Consigna de trabajo:
Resume en dos oraciones el texto sobre Fitzgerald que aparece más abajo.

Texto de estudio:
El genio, el dinero y la decadencia


JUSTO NAVARRO
El País


Tenía Fitzgerald el sentido de culpa que sólo consiguen los alcohólicos y los católicos. Era católico y bebedor, pero, cuando murió en 1940, le fue negada la sepultura en tierra bendecida, a pesar de que había pasado su vida arrepintiéndose, deseoso de enmienda y perdón en cada resaca, ese momento de anhelada pureza, cuando uno se promete no volver a caer, como después de pasar por el confesionario. Se arrepentía de sus éxitos como cuentista popular y se arrepentía de no vender, triunfante a sus 23 años con A este lado del paraíso, la novela más leída en las bibliotecas públicas en 1921. "Creo", apuntó Edmund Wilson, "que nadie ha escrito con tanta hondura la historia de la juventud de nuestra generación".

Entradas proporcionadas:
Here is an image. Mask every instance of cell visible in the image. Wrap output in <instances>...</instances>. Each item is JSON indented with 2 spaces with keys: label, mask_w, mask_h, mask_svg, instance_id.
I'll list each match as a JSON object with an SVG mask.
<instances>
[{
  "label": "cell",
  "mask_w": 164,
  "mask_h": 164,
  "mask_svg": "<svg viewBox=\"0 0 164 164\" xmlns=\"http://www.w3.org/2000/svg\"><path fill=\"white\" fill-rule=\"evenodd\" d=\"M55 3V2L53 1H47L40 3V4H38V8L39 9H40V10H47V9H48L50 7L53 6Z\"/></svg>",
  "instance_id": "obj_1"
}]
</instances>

Respuesta del ejercicio:
Fitzgerald, católico y bebedor, tenía el sentido de culpa propio de alcohólicos y católicos, y pasó su vida arrepintiéndose, aunque al morir en 1940 se le negó la sepultura en tierra bendecida. Se arrepentía tanto de sus éxitos como cuentista popular como de no vender, a pesar de haber triunfado a los 23 años con A este lado del paraíso, la novela más leída en las bibliotecas públicas en 1921.